The Whitney’s version of the exhibition will include several works that the Whitney itself acquired in the late ’60s and early ’70s, including Paul Jenkins’s “Phenomena Blue Succession” (1965), Richard Linder’s “Ice” (1966), a light box by Earl Reiback called “Lumia Opus 4” (1966), Peter Saul’s “Saigon” (1967), and Lucas Samaras’s “Chair Transformation Number 25A” (1969-70).
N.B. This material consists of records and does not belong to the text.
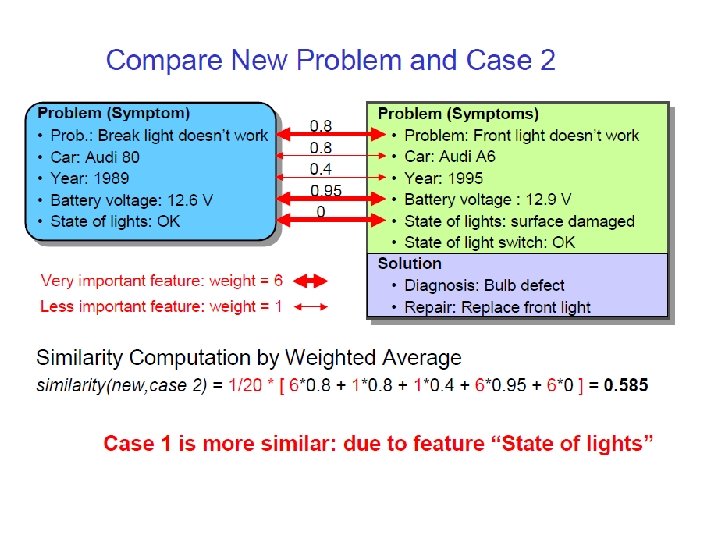 Compare New Problem and Case 2

Problem (Symptom)
• Prob.: Break light doesn't work
• Car: Audi 80
• Year: 1989
• Battery voltage: 12.6 V
• State of lights: OK

0.8
0.8
0.4
0.95
0

Problem (Symptoms)
• Problem: Front light doesn't work
• Car: Audi A6
• Year: 1995
• Battery voltage : 12.9 V
• State of lights: surface damaged
• State of light switch: OK

Solution
• Diagnosis: Bulb defect
• Repair: Replace front light

Very important feature: weight = 6
Less important feature: weight = 1

Similarity Computation by Weighted Average
similarity(new,case 2) = 1/20 * [ 6*0.8 + 1*0.8 + 1*0.4 + 6*0.95 + 6*0 ] = 0.585

Case 1 is more similar: due to feature "State of lights"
The curator at the Whitney who is organizing the show, Henriette Huldisch, said while she wouldn’t describe Mr. Samaras as a psychedelic artist — “He’s always been a singular figure and hard to categorize,” she said — his work does have a similar visual vocabulary. In particular, the chair transformations, she noted, are “very brightly painted, completely amorphous, [with] the flowing lines that you see in psychedelic graphic art or paintings.”
The Whitney exhibition will include a repeating daily program of film screenings, as well as a one time festival of Warhol films on the weekend of July 14–15. There will also be public panels, on such subjects as “Vision and Violence” and “Escapism and Activism in the American Scene,” featuring, respectively, the writer William T. Vollmann, and the cultural historian Greil Marcus and media scholar Todd Gitlin.